A NINE-time Grand Slam titles winner, you would have thought Jordanne Whiley had experienced most things in her career to date.

But the Halesowen wheelchair tennis star conceded she had been in unfamiliar territory despite booking her spot in yet another Wimbledon final on Friday.

The 25-year-old, who lost in the singles event 24 hours earlier, teamed up with familiar partner Yui Kamiji yesterday to kick start their women’s doubles title defence.

The duo have lifted the trophy for the past three years but they saw their preparations disrupted when the identity of their opponents changed at the last minute and their match was subsequently delayed.

Jiske Griffioen – one half of the top seeded pairing, and beaten finalist last year – was forced to withdraw for personal issues, leaving American Dana Mathewson to come in to partner Aniek Van Koot.

And while Whiley, who spent eight months out injured before Wimbledon, and Kamiji held their nerve to eventually win 6-4 6-4 in an hour and 23 minutes, the former admitted the circumstances had made making the final even more significant.

“This final, for me, feels more special than all of the others because I’ve had eight months out,” she said. “I’ve had injury, illness, the change up today and getting your head around that.

“I think the doubles change was down to an illness. It was all a bit sudden.

“They changed the schedule as well, we were due to play next on and then we had to wait another 90 minutes to play. I was a bit nervous and felt a bit of pressure to refocus because of all the changes.

“We’re also playing a different pair in the final, we’re used to playing Jiske and Aniek. It would show everyone that we are versatile and we can do it against anyone.

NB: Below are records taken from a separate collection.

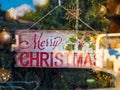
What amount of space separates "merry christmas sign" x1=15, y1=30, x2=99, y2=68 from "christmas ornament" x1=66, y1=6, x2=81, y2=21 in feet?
0.42

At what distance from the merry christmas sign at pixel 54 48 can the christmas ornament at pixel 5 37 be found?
2.8 inches

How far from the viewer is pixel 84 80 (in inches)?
152

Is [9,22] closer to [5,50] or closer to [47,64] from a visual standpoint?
[5,50]

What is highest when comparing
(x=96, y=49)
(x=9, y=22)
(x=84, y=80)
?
(x=9, y=22)

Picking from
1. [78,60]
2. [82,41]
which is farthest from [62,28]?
[78,60]

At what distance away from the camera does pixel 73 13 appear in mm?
3877

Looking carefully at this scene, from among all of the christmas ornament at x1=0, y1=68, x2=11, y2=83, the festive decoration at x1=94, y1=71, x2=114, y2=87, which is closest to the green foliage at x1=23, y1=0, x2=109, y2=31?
the festive decoration at x1=94, y1=71, x2=114, y2=87

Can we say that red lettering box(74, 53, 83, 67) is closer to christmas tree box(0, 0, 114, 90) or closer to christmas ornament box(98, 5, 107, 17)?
christmas tree box(0, 0, 114, 90)

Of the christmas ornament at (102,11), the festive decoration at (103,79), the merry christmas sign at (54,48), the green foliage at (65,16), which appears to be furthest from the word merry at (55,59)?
the christmas ornament at (102,11)

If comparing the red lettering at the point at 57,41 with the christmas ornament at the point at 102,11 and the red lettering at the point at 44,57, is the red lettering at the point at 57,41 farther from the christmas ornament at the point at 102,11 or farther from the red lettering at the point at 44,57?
the christmas ornament at the point at 102,11

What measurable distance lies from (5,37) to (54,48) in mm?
458

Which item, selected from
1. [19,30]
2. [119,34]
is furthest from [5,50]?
[119,34]

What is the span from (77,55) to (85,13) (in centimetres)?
39

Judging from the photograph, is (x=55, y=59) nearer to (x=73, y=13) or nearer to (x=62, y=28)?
(x=62, y=28)
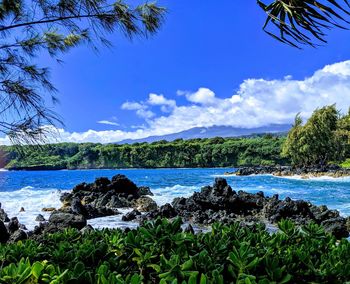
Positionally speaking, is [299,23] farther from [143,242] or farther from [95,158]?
[95,158]

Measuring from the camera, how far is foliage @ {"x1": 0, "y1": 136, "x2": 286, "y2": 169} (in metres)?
86.8

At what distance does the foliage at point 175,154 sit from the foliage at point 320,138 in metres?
28.9

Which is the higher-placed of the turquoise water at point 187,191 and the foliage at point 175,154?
the foliage at point 175,154

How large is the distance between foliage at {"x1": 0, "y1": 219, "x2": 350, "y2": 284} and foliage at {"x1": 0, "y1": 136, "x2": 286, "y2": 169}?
3066 inches

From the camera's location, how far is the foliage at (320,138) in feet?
168

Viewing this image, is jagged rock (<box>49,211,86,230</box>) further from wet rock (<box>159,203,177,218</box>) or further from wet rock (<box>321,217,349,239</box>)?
wet rock (<box>321,217,349,239</box>)

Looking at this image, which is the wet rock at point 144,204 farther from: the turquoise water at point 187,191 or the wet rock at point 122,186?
the wet rock at point 122,186

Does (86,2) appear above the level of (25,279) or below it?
above

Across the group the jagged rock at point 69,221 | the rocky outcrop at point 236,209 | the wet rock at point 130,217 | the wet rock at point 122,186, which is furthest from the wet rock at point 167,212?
the wet rock at point 122,186

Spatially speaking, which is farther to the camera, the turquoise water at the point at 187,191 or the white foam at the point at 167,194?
the white foam at the point at 167,194

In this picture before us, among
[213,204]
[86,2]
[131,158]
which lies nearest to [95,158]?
[131,158]

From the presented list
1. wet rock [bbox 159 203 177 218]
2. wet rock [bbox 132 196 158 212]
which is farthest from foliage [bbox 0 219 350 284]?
wet rock [bbox 132 196 158 212]

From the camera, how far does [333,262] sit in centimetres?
251

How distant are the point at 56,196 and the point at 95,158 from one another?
9044 centimetres
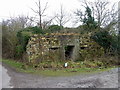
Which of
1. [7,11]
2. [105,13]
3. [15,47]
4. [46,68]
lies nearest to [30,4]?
[15,47]

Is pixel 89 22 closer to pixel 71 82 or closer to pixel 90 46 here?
pixel 90 46

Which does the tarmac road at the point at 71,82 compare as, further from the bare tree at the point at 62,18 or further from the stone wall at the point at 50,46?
the bare tree at the point at 62,18

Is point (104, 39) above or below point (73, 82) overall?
above

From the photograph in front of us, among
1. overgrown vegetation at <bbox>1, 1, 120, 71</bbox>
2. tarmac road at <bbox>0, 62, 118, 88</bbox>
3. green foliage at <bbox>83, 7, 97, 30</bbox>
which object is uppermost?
green foliage at <bbox>83, 7, 97, 30</bbox>

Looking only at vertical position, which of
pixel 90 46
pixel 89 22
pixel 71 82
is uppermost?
pixel 89 22

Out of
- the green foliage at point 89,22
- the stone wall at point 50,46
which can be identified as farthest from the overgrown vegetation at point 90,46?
the stone wall at point 50,46

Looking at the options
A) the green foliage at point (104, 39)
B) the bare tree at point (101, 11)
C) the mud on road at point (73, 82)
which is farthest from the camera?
the bare tree at point (101, 11)

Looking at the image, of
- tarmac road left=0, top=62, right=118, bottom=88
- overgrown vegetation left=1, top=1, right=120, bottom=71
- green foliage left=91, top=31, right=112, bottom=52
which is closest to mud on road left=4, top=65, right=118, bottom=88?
tarmac road left=0, top=62, right=118, bottom=88

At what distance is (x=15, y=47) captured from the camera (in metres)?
18.4

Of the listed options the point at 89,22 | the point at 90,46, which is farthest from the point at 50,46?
the point at 89,22

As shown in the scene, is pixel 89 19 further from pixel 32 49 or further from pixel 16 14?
pixel 16 14

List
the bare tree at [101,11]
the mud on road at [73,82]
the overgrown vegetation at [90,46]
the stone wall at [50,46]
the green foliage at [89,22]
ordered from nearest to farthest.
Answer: the mud on road at [73,82]
the overgrown vegetation at [90,46]
the stone wall at [50,46]
the green foliage at [89,22]
the bare tree at [101,11]

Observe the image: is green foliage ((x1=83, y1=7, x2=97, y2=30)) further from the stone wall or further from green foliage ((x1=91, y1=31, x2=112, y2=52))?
the stone wall

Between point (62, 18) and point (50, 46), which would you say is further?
point (62, 18)
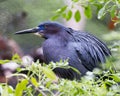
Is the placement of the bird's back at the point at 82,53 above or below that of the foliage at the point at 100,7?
below

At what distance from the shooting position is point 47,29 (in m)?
2.97

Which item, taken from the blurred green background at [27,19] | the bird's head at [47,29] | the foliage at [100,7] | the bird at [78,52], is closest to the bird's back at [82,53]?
the bird at [78,52]

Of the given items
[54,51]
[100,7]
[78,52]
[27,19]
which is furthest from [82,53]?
[27,19]

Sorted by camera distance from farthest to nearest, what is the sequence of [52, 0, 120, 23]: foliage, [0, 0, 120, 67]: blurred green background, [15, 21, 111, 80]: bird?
[0, 0, 120, 67]: blurred green background
[15, 21, 111, 80]: bird
[52, 0, 120, 23]: foliage

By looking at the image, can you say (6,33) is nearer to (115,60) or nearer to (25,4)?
(25,4)

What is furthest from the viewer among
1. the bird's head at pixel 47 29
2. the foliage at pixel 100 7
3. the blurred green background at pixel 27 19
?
the blurred green background at pixel 27 19

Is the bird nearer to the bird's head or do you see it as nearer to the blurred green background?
the bird's head

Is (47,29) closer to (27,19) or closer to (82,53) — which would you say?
(82,53)

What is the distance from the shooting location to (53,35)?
299 cm

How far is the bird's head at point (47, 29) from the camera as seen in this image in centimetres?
296

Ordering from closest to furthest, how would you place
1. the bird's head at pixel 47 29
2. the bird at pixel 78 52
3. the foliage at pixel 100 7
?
the foliage at pixel 100 7, the bird at pixel 78 52, the bird's head at pixel 47 29

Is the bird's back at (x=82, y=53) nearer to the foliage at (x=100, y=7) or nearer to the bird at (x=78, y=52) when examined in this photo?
the bird at (x=78, y=52)

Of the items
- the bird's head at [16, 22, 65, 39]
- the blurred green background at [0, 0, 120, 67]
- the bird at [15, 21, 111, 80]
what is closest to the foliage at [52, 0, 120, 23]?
the bird at [15, 21, 111, 80]

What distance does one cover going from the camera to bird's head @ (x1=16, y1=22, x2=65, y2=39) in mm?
2955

“But it’s still a long way away, we’re only in the final, we haven’t won it yet but we’ll give it our best shot.”

Whiley and Kamiji will now played second seeds Marjolein Buis and Diede De Groot in the final after the latter overcame fellow Brit Lucy Shuker and Sabine Ellerbrook in the other semi-final.

And Whiley is hoping for smoother preparations before Sunday’s final on Court 3 as she looks to win her tenth Grand Slam title and equal the number held by Peter Norfolk.

“I don’t think that semi-final was our best performance. In the first set I was a bit nervous and my body was a bit stiff,” she added.

“And then in the second set it switched a bit and Yui lost a bit of energy.

“But we are really good friends and we have a good connection so we find it really easy to get each other up and get the blood pumping again.”